NEW YORK — While small and mid-sized businesses are increasingly targets for cybercriminals, companies are struggling to devote enough resources to protect their technology from attack.
That's one of the findings of an annual survey of companies released by the Poneman Institute, which researches data protection, and Keeper Security, a manufacturer of password protection software.
The survey found that 76 percent of the 592 U.S. companies surveyed had experienced a cyberattack in the previous 12 months. That was up from 70 percent in a survey in 2018, and 63 percent in a 2017 survey.
The most common attacks were phishing and social engineering scams, cited by 57 percent of companies. These are invasions that target unsuspecting computer, smartphone and tablet users with realistic-looking emails; if a user clicks on a link or attachment in the email, malicious software is downloaded onto the device. Forty-four percent of companies reported an attack that came via a website.
While businesses of all sizes are victims of cyberattacks, the smaller the companies, the more vulnerable they can be. They don't have large information technology staffs and many don't have expensive, sophisticated software designed to monitor their systems and defend against attacks.
Lack of personnel and not enough money were the top two challenges keeping companies from having a fully effective information technology program. Seventy-seven percent of companies said they didn’t have enough staffers, up from 72 percent a year ago. And 55 percent said money was a problem, down from 58 percent a year ago, but still a reflection that a considerable number of companies struggle to meet their cybersecurity needs.
Companies are most concerned about protecting their customer records; 62 percent cited it as a priority.
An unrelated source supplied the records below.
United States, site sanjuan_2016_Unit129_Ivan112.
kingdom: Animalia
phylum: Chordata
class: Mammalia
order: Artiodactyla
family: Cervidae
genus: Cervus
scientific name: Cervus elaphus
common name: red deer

That was followed by intellectual property, cited by 48 percent, customer credit and debit card information, cited by 43 percent and financial information, cited by 30 percent.
Small and mid-sized company owners have embraced mobile devices as a way to run their businesses. But they recognize that the convenience and efficiency these devices off come at a price; half said the devices have diminished the cybersecurity of their companies.
The survey was conducted during August and September.